Re: Performance: linux vs Windows vs Mac OS X

Posted: Wed Dec 02, 2009 7:40 am
by abulmo
shiv wrote:For PGO optimization to work, the profiling run should be typical of normal program execution (in terms of the branching decisions made). If the program is not branch intensive or if the profiling run is not typical of the actual run, PGO probably will not help. Wonder if this holds for your program.
Many intensive tasks (evaluation function, move generation) of my program indeed use branchless algorithms.
shiv wrote:I apologize for stating the obvious, but the fact that PGO makes performance worse does appear somewhat odd.
Your right, my data for worse performance were old and I might have poorly tested PGO at this time. I retried the idea and all compiler get better performance with PGO, but the speed increase is really small, about 1%, which is within the variability of my performance test (due to parallel search that gives less reproducible results).

Re: Performance: linux vs Windows vs Mac OS X

Posted: Wed Dec 02, 2009 7:57 am
by bob
abulmo wrote:
shiv wrote:For PGO optimization to work, the profiling run should be typical of normal program execution (in terms of the branching decisions made).
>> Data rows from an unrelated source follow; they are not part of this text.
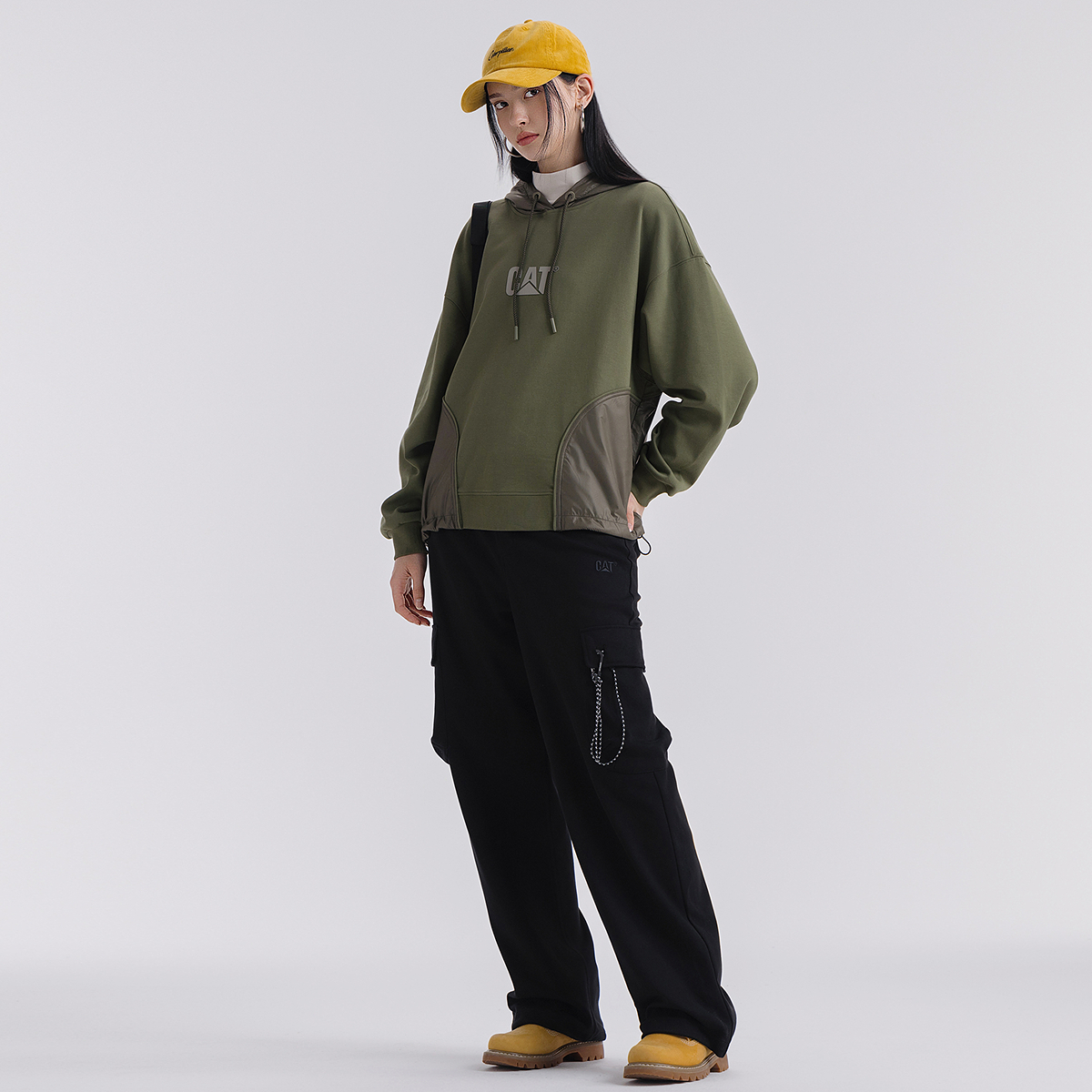 Свитшот женский CAT, зеленый
Свитшот женский CAT, зеленый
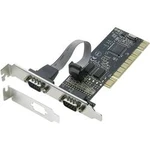 PCI sériová zásuvná karta Renkforce RF-3297108, 2 porty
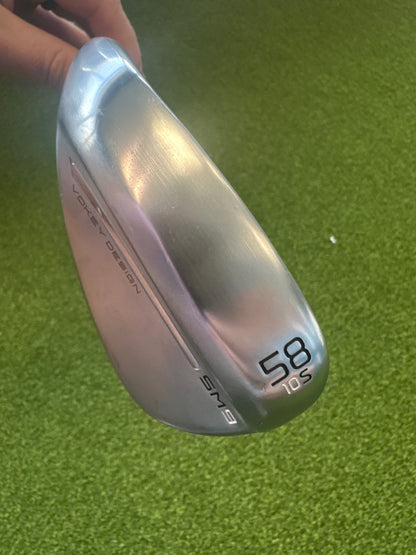 Vokey SM9 58.10S Left Handed Lob Wedge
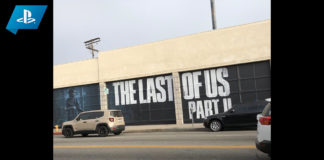 Mural The Last of Us Part II en la ciudad de Los Ángeles Mural The Last of Us Part II en la ciudad de Los Ángeles
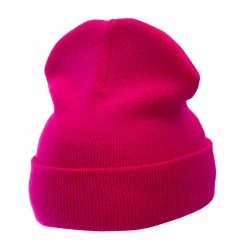 KBETHOS 12 Inch Solid Long Beanie Made In USA 154 KBETHOS 12 Inch Solid Long Beanie Made In USA -Adams Shop sl008bf hot pink 3 1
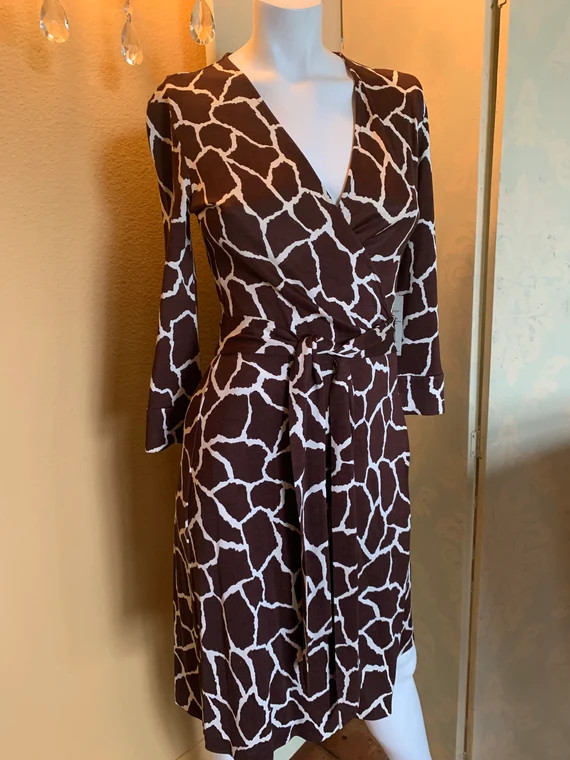 Iconic DVF Wrap-Dress | Etsy | Etsy (US)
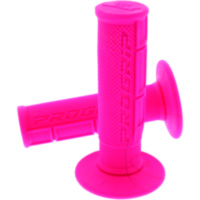 Lenkergriffe Griffgummi fluoreszierend rosa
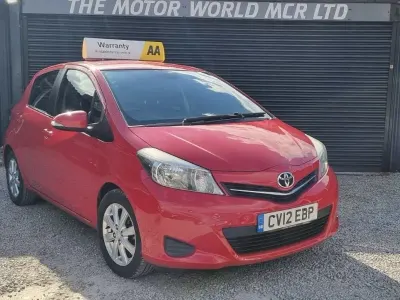 Begagnad Toyota Yaris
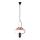 Rabalux - Lampadario a sospensione con catena 1xE27/60W/230V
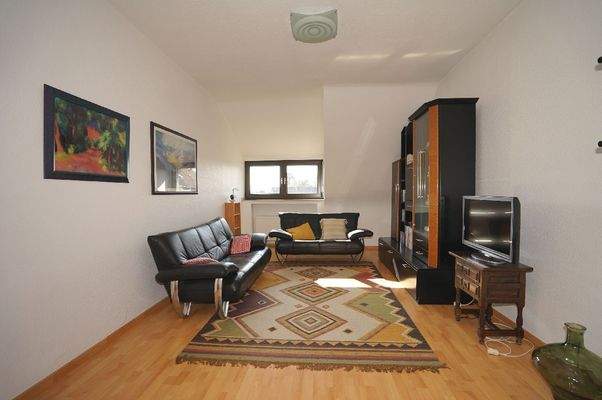 ausgebaute Nutzfläche Dachgeschoss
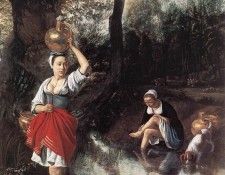 SIBERECHTS Jan The Wager. Siberechts, 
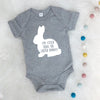 I'm Cuter Than The Easter Bunny Babygrow - Lovetree Design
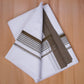 FCD-575 W/D DHOTI 3.80 MTR - Brown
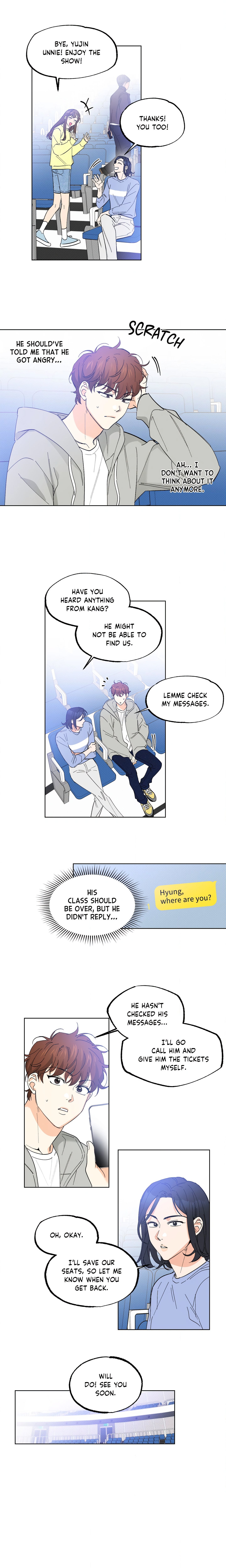 Part-time Partner (Uncensored) Page 15 - MangaHe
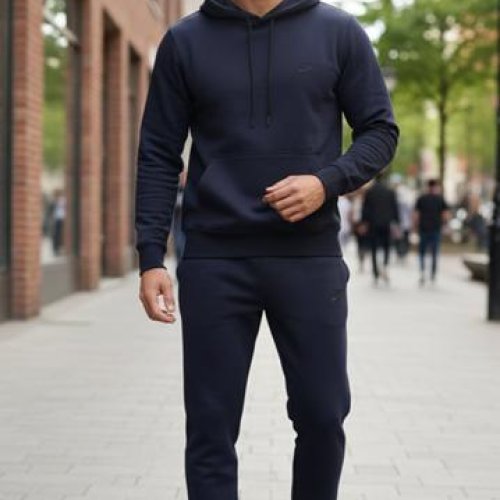 Костюм спорт Delviago (46-54) DL1174 navy (деми) Delviago DL1174 navy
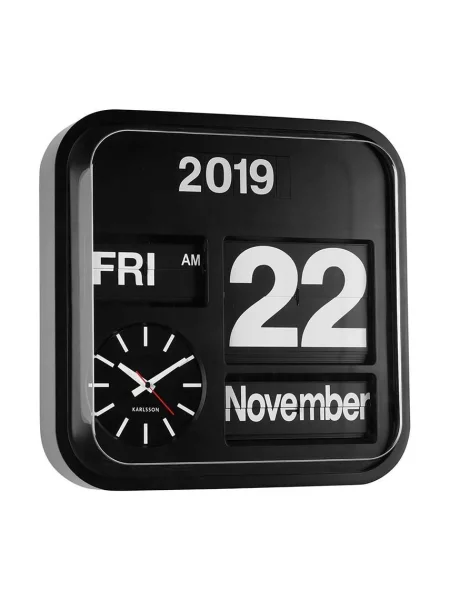 Настінний годинник Karlsson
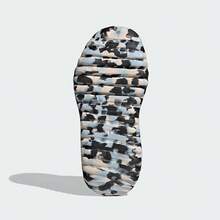 Adidas IE3960 Kids' Fashion Rotating Button Wedge Heel Casual Sports Shoes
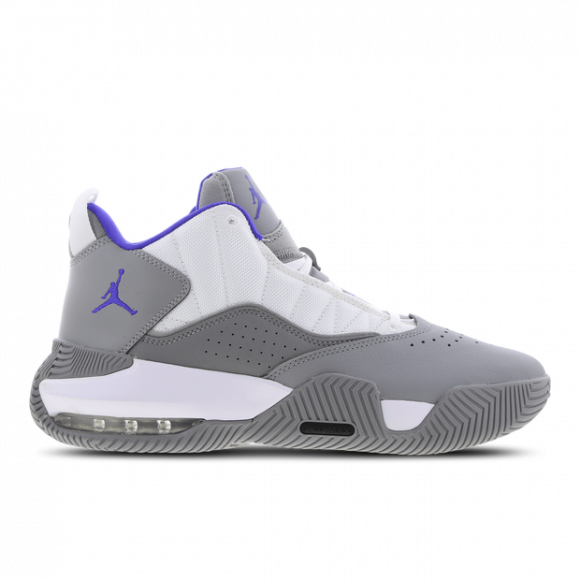Nike Jordan Stay Loyal 'White Particle Grey Indigo' Gray/Blue/White Basketball Shoes DB2884-101 - DB2884-101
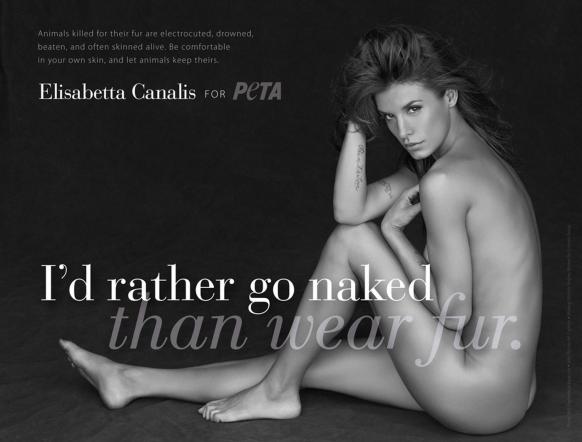 Elisabetta Canalis Nude Pic Elisabetta Canalis is not wearing any clothing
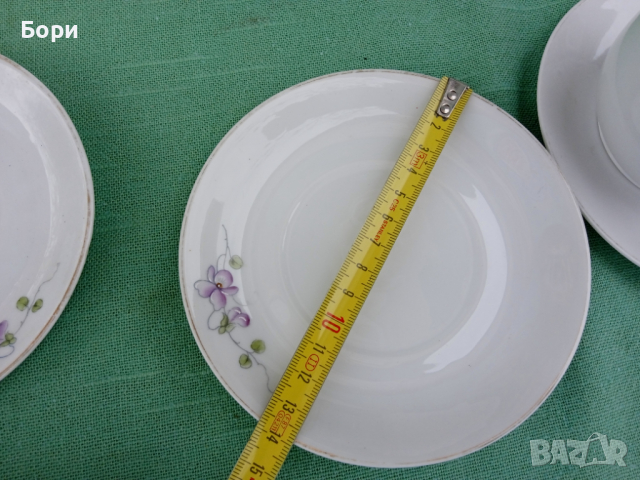 Немски порцелан чаши за чай, снимка 9 - Чаши - 36575183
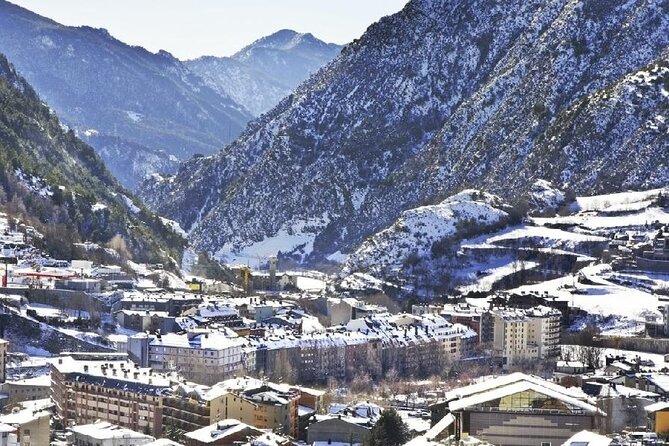 Exclusive Transfers To/From Barcelona to Andorra With English Driver - Additional Information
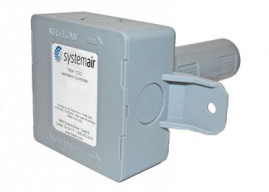 Датчик углекислого газа канальный Systemair-1M CO2 duct sensor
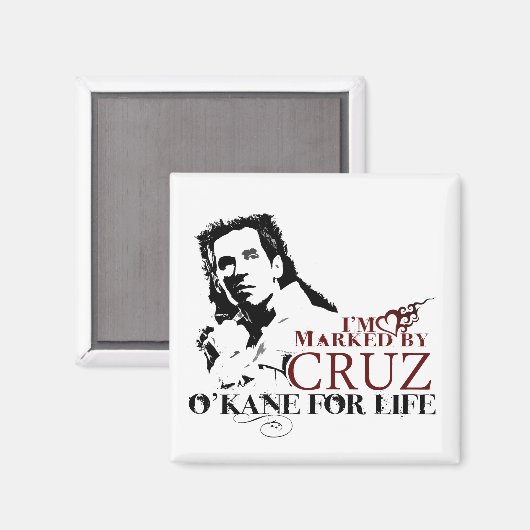 Marqué par Cruz Magnet (Recto/Verso)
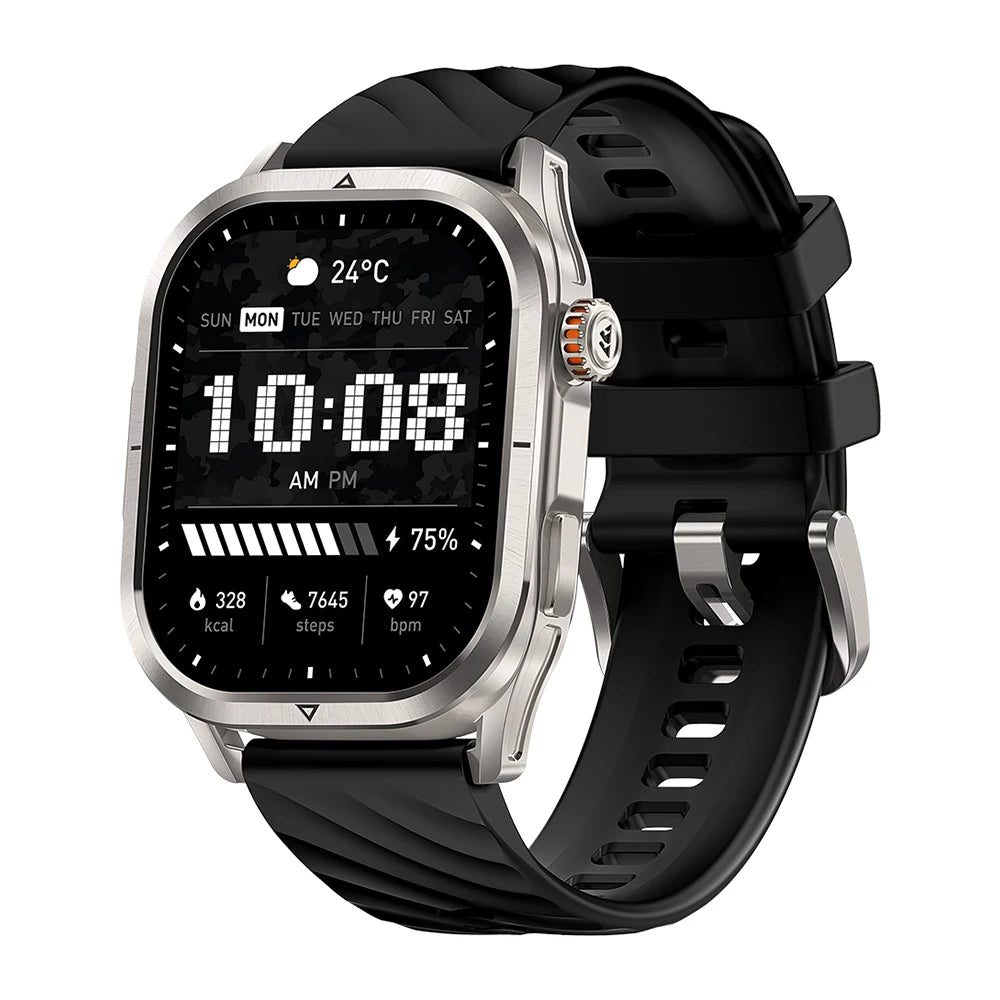 KOSPET Magic P10 GPS AMOLED Smartwatch With Dual Band GNSS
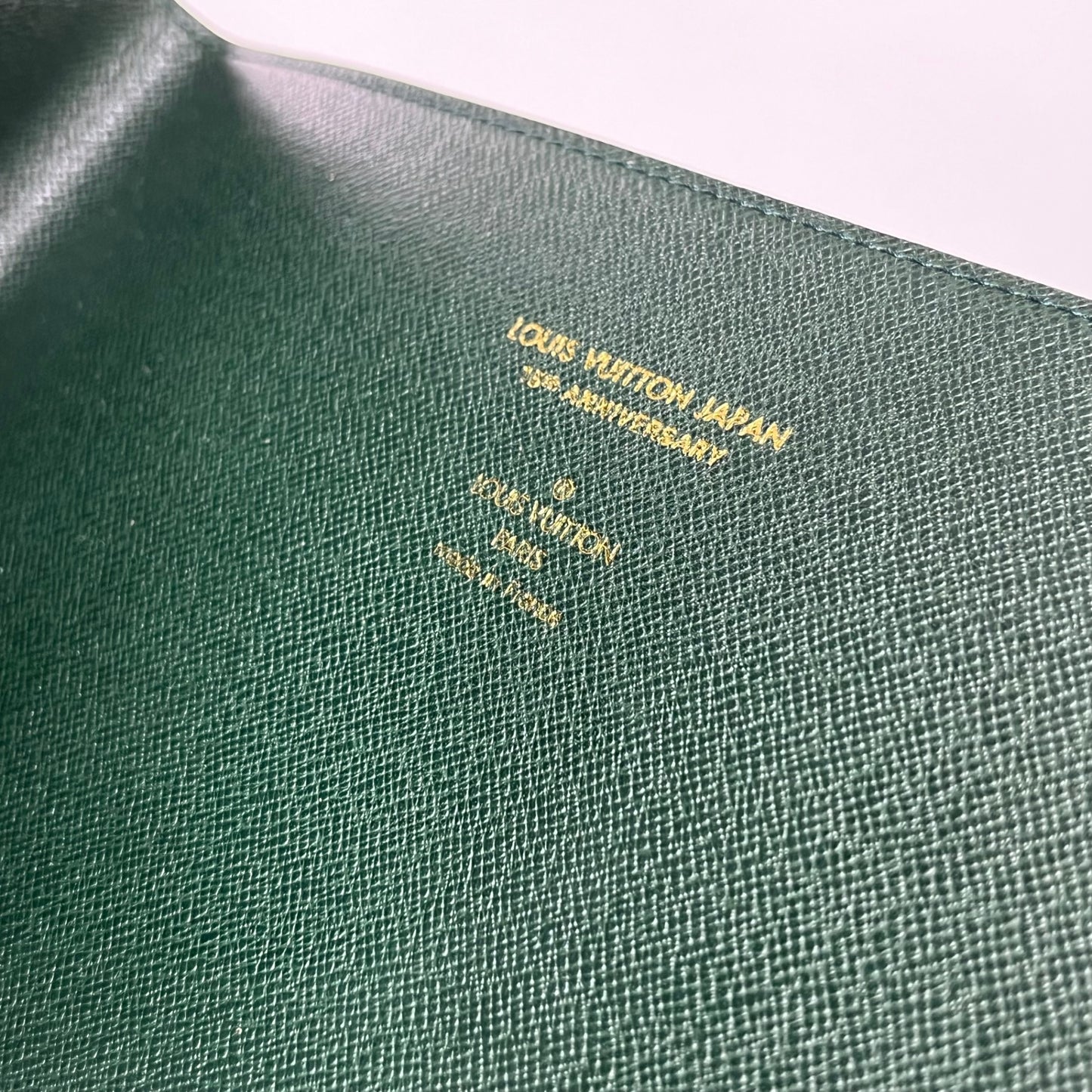未使用  デッドストック LOUIS VUITTON タイガライン ドキュメントファイル 書類ケース【C5298-80】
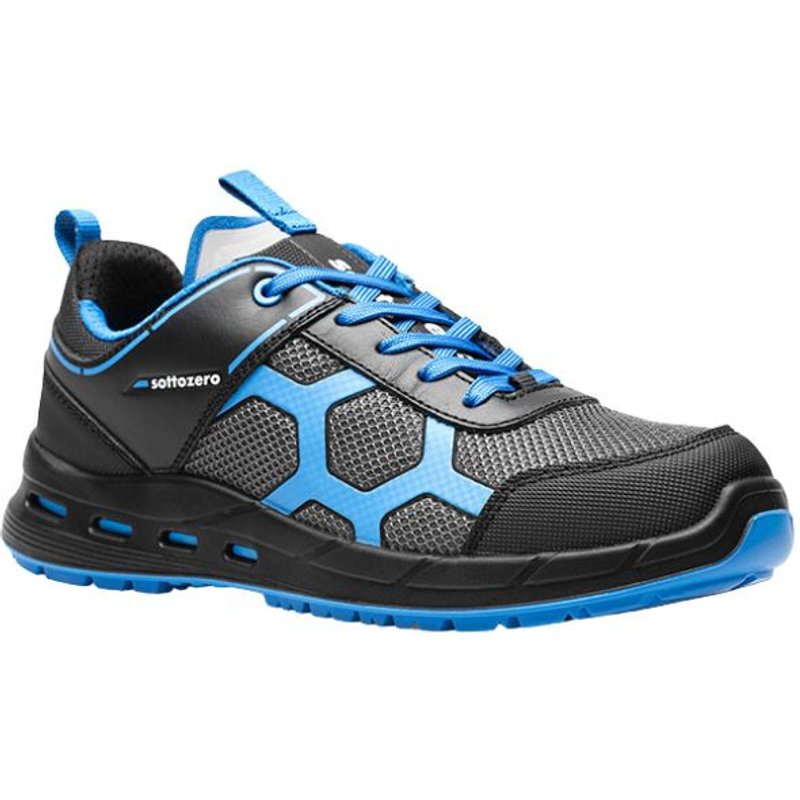 Scarpe Da Lavoro Footwear S1Ps Linea CRYSTAL UFO BLU Taglia 45 SOTTOZERO - SZ100B/45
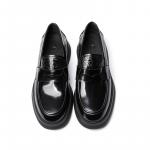 Лоферы мужские черный Palmpolo - фото 5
If the program is not branch intensive or if the profiling run is not typical of the actual run, PGO probably will not help. Wonder if this holds for your program.
Many intensive tasks (evaluation function, move generation) of my program indeed use branchless algorithms.
shiv wrote:I apologize for stating the obvious, but the fact that PGO makes performance worse does appear somewhat odd.
Your right, my data for worse performance were old and I might have poorly tested PGO at this time. I retried the idea and all compiler get better performance with PGO, but the speed increase is really small, about 1%, which is within the variability of my performance test (due to parallel search that gives less reproducible results).
There is much to consider in a parallel search. Cache issues can be paramount, because two separate caches (such as two or four L1 caches on a dual or quad-core box) can generate a ton of inter-cache forwarding traffic if you are sloppy in how you lay stuff out in memory so that two processors frequently access data that lies within the same cache line. PGO can't do much for a program other than to prevent cache from prefetching unused data, by rearranging things as needed to avoid fetching blocks of instructions that are generally skipped over. Anything else is going to be up to the normal optimizer which won't be improved at all by PGO.